* start TEXT SHOWN *

Monitoring the health of structures and detecting damage has been an
interdisciplinary field of interest across various engineering domains. Nowadays,
structural health monitoring systems aim to enhance the performance of structures,
ensuring human safety, reducing the need for frequent inspections, and cutting
maintenance costs. Early and accurate damage detection has always been a primary
goal of structural health monitoring programs. In this regard, significant efforts
have been dedicated to vibration-based methods, utilizing structural vibration
responses to assess their conditions and identify damages.
In this study, two methods are employed for structural damage detection. Initially,
a subspace-based approach is used for damage detection in the structure, followed
by a combination of one-dimensional Convolutional Neural Networks (CNN) and
Dynamic Fuzzy Neural Networks (DFNN) for more accurate damage detection and
localization. Among various methods for modal parameter identification, subspacebased techniques are considered as one of the most favored and effective choices.

* end TEXT SHOWN *
* start MATERIAL SHOWN *

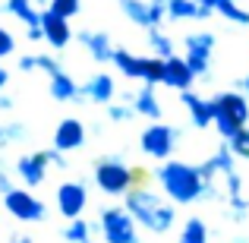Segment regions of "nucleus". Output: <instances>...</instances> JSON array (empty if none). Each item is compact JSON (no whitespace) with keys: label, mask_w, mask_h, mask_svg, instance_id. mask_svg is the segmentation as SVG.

* end MATERIAL SHOWN *
* start MATERIAL SHOWN *

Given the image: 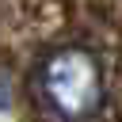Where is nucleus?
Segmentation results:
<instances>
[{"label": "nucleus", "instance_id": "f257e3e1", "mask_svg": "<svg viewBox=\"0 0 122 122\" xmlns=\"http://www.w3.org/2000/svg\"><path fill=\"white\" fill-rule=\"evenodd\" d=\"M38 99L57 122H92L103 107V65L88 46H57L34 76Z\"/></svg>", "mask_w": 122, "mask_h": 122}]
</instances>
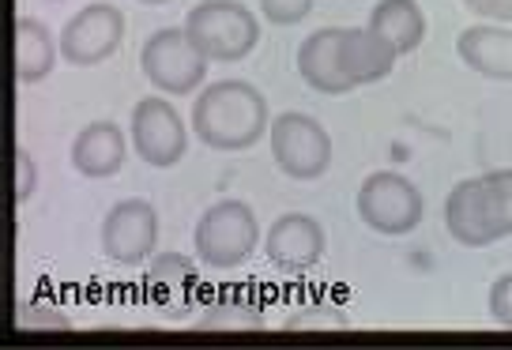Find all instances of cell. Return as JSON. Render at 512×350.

* end MATERIAL SHOWN *
* start MATERIAL SHOWN *

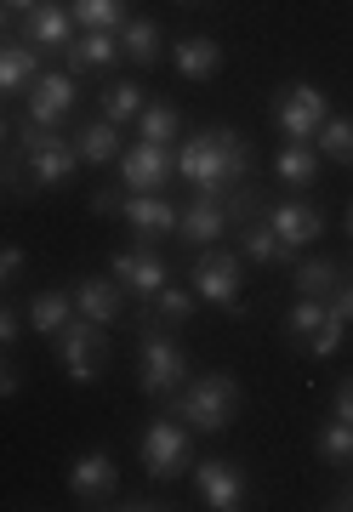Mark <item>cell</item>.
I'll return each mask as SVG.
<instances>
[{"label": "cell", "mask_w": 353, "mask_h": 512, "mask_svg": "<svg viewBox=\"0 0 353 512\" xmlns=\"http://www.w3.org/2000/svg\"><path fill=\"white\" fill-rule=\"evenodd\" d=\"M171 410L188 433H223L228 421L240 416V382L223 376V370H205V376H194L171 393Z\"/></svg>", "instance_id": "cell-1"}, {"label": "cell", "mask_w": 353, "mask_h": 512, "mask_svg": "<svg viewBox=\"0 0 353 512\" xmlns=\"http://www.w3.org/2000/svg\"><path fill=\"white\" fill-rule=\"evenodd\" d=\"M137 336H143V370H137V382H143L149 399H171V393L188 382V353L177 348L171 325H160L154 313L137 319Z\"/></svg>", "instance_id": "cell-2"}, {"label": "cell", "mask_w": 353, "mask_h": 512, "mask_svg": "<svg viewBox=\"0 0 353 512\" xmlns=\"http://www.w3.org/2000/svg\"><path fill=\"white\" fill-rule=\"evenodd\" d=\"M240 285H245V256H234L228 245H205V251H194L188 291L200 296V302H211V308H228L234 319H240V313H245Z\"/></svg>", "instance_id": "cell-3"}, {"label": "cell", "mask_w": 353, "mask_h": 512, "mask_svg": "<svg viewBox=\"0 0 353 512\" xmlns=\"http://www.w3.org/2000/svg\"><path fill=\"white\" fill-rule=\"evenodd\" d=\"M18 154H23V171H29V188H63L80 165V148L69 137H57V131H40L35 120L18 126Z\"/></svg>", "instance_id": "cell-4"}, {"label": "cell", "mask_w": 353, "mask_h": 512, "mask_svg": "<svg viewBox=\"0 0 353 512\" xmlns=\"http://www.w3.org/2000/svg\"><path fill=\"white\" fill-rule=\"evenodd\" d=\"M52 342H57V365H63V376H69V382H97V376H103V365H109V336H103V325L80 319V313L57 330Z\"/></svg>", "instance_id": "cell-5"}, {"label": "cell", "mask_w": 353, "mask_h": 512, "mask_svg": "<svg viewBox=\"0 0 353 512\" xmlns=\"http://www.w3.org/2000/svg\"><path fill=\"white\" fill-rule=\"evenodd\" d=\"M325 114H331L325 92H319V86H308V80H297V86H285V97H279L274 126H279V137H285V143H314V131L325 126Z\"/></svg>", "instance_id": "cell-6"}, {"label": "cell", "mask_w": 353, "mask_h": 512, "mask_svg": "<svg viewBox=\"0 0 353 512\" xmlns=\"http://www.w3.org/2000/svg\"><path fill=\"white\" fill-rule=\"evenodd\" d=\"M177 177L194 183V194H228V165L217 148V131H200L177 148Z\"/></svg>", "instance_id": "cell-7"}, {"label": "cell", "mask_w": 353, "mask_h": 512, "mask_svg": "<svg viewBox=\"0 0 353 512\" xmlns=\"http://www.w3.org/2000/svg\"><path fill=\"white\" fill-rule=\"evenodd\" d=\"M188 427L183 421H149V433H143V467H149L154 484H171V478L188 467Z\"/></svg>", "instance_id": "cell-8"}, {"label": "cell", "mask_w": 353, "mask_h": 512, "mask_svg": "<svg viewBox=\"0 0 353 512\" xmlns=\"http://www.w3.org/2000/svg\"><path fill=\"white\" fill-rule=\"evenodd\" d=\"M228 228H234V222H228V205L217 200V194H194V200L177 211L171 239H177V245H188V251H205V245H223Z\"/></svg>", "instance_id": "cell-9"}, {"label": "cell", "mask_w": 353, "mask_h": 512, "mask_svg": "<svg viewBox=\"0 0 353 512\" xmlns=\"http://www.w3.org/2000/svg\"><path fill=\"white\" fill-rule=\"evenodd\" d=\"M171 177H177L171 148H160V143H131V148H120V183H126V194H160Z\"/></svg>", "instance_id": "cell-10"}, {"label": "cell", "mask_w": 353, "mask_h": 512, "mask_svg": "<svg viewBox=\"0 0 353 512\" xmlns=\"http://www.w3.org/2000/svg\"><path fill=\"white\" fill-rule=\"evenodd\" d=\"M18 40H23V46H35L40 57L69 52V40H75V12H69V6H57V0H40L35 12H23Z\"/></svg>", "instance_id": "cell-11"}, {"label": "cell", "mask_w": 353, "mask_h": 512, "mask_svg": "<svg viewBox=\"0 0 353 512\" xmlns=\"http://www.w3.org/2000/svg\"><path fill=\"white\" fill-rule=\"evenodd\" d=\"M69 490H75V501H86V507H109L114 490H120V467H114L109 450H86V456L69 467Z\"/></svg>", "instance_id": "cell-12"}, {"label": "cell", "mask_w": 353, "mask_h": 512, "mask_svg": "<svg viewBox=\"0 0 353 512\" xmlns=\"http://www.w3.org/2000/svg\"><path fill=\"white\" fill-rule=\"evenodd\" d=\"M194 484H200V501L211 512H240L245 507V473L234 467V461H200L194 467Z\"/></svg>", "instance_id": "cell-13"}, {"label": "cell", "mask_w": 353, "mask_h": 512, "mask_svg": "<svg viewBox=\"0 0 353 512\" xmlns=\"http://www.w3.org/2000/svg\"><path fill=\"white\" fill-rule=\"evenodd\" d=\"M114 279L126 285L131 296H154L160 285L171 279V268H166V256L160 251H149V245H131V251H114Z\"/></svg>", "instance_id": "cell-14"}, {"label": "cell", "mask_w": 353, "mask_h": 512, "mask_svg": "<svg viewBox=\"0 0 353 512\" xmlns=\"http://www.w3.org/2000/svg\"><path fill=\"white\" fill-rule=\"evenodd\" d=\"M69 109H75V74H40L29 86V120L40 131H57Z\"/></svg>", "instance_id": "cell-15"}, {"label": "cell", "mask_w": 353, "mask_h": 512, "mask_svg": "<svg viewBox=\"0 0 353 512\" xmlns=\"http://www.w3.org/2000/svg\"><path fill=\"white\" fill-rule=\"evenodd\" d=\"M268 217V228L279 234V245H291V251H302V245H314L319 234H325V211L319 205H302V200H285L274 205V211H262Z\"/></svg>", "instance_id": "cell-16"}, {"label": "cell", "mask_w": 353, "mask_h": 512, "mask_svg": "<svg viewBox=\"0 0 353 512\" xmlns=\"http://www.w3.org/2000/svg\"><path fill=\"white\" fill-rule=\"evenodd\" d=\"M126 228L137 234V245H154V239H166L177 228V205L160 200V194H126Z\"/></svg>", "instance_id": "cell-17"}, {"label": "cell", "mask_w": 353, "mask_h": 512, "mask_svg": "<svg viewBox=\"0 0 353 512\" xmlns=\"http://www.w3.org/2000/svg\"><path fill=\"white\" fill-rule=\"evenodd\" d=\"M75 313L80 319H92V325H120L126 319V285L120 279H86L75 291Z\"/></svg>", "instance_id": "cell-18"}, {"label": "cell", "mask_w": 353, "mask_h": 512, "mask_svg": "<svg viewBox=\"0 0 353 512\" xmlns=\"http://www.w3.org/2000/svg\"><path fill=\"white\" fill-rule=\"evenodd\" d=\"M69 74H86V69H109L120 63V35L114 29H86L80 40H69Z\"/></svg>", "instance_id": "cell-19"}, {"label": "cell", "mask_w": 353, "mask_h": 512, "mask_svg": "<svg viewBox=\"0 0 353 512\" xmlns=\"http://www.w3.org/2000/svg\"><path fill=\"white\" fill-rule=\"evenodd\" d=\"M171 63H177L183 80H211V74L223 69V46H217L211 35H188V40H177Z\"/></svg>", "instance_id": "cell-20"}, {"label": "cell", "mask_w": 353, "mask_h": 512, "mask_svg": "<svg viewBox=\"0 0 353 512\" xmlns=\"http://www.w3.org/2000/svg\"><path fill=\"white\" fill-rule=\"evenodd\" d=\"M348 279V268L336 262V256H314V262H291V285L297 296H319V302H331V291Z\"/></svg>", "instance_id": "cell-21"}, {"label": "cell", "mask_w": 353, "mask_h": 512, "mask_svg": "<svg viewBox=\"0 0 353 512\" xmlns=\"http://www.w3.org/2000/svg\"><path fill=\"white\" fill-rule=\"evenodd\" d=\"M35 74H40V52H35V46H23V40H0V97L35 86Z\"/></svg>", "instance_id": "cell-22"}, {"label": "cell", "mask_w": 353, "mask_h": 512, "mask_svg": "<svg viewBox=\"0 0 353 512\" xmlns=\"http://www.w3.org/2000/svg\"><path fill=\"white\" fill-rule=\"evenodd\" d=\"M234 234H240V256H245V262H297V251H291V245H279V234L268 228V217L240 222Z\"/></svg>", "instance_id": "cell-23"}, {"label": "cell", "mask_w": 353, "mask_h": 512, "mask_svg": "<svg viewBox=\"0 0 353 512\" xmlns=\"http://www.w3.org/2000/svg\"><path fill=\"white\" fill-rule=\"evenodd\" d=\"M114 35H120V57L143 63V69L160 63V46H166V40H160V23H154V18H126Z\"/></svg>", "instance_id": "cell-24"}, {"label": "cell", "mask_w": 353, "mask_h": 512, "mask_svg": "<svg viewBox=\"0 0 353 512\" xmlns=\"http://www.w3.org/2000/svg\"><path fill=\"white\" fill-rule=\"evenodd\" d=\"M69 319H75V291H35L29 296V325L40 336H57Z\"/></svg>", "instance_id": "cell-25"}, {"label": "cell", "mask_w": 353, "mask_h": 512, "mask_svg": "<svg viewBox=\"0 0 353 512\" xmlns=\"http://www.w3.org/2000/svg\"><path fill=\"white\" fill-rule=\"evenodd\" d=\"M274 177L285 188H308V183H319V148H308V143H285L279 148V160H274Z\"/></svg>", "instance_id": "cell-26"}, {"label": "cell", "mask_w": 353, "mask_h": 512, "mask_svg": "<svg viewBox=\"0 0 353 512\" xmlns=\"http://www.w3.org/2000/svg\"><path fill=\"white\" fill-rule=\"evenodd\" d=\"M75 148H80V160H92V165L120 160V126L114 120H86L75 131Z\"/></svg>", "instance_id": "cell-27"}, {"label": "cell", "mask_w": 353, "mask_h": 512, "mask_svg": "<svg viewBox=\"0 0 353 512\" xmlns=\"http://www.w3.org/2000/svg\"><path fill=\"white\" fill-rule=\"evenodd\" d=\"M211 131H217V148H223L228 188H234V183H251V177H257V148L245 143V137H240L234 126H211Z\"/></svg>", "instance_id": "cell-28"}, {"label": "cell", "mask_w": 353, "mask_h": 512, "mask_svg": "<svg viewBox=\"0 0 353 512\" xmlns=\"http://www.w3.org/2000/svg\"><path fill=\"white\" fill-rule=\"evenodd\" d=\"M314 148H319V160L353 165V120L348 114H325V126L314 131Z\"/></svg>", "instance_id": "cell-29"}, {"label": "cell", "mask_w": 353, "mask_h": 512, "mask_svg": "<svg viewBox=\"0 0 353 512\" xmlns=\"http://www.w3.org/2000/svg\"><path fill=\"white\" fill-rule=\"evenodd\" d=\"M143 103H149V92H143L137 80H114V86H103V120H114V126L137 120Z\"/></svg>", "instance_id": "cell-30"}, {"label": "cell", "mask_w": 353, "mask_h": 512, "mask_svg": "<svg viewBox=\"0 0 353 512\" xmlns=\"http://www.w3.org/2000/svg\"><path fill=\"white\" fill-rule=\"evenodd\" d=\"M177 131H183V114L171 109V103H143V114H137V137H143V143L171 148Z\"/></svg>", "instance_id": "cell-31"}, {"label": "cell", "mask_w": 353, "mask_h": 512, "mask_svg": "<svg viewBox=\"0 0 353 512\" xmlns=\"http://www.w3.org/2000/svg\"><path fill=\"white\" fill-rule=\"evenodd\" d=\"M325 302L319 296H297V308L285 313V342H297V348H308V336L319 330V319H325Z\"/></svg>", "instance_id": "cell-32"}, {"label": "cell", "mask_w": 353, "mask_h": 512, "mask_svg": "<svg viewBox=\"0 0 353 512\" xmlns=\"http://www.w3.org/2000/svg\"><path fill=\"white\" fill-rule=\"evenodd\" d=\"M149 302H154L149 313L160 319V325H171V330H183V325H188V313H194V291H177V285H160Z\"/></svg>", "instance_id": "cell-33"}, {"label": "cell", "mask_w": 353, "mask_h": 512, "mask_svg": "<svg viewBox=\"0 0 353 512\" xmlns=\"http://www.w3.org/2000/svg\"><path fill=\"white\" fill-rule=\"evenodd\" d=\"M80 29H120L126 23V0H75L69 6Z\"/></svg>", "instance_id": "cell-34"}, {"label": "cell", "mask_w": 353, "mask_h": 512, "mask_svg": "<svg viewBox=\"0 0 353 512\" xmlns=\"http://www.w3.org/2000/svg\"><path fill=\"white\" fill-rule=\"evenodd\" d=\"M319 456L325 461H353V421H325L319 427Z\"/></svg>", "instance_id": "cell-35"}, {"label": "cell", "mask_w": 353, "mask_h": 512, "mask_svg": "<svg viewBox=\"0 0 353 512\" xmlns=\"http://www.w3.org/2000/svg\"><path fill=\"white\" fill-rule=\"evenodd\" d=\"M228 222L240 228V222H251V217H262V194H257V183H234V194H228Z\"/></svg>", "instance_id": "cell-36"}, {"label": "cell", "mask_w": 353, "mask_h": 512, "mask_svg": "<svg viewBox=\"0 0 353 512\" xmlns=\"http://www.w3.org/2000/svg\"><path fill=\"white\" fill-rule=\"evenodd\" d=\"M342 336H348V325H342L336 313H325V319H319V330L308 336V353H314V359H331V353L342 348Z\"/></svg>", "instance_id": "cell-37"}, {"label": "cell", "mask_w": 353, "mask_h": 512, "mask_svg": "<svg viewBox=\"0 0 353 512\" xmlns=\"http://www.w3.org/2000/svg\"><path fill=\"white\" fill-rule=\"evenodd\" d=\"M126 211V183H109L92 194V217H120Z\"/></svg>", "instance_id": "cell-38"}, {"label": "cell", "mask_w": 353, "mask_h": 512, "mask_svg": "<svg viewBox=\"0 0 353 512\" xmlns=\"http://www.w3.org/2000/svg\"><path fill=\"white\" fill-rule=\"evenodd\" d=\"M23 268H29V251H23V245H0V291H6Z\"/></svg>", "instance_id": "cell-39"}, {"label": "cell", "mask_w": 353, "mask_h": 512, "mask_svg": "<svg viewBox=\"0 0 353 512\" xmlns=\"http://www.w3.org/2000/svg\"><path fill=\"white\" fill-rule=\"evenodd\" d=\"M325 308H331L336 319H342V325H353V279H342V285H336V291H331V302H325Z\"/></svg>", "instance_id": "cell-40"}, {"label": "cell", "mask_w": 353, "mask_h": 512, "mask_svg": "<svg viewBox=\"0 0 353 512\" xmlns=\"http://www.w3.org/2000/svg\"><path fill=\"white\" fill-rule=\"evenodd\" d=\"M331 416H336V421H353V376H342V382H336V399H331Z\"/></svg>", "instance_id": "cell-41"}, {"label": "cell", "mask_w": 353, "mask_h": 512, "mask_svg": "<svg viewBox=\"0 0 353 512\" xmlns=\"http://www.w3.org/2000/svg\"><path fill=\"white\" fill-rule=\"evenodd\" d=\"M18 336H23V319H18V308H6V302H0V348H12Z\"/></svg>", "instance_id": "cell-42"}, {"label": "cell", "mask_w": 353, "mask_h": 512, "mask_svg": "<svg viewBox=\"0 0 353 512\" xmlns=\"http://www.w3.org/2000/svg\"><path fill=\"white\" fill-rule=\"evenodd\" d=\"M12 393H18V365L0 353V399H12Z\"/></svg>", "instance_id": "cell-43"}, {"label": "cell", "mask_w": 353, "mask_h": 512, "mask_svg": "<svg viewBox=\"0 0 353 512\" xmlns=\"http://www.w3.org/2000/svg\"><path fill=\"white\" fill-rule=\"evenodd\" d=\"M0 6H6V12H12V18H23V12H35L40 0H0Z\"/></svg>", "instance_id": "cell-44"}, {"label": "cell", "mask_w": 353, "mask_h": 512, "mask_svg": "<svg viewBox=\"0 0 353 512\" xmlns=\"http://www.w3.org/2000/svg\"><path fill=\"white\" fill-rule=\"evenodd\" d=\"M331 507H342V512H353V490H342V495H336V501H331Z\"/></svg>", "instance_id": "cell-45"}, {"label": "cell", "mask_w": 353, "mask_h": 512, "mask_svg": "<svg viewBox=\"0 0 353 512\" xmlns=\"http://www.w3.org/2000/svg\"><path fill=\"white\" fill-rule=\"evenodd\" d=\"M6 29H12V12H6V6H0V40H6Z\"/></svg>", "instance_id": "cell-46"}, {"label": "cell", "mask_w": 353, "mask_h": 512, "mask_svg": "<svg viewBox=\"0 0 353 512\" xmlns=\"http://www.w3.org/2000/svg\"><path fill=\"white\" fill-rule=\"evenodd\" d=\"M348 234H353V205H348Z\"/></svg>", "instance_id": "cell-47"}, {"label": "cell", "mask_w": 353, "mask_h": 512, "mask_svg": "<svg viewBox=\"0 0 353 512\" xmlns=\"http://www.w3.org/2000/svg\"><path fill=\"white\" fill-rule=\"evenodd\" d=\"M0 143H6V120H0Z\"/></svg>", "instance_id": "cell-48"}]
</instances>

* end MATERIAL SHOWN *

** SET TASK **
Using the passage on structural health monitoring, decide whether each statement agrees with it: (a) the study applies two methods for structural damage detection; (b) the neural network combination is applied before the subspace-based approach; (c) monitoring systems aim to make inspections more frequent. Answer yes or no for each and quote the deciding words.

** THE ANSWER **
(a) Yes: "In this study, two methods are employed for structural damage detection."
(b) No: "Initially, a subspace-based approach is used for damage detection in the structure"
(c) No: "reducing the need for frequent inspections"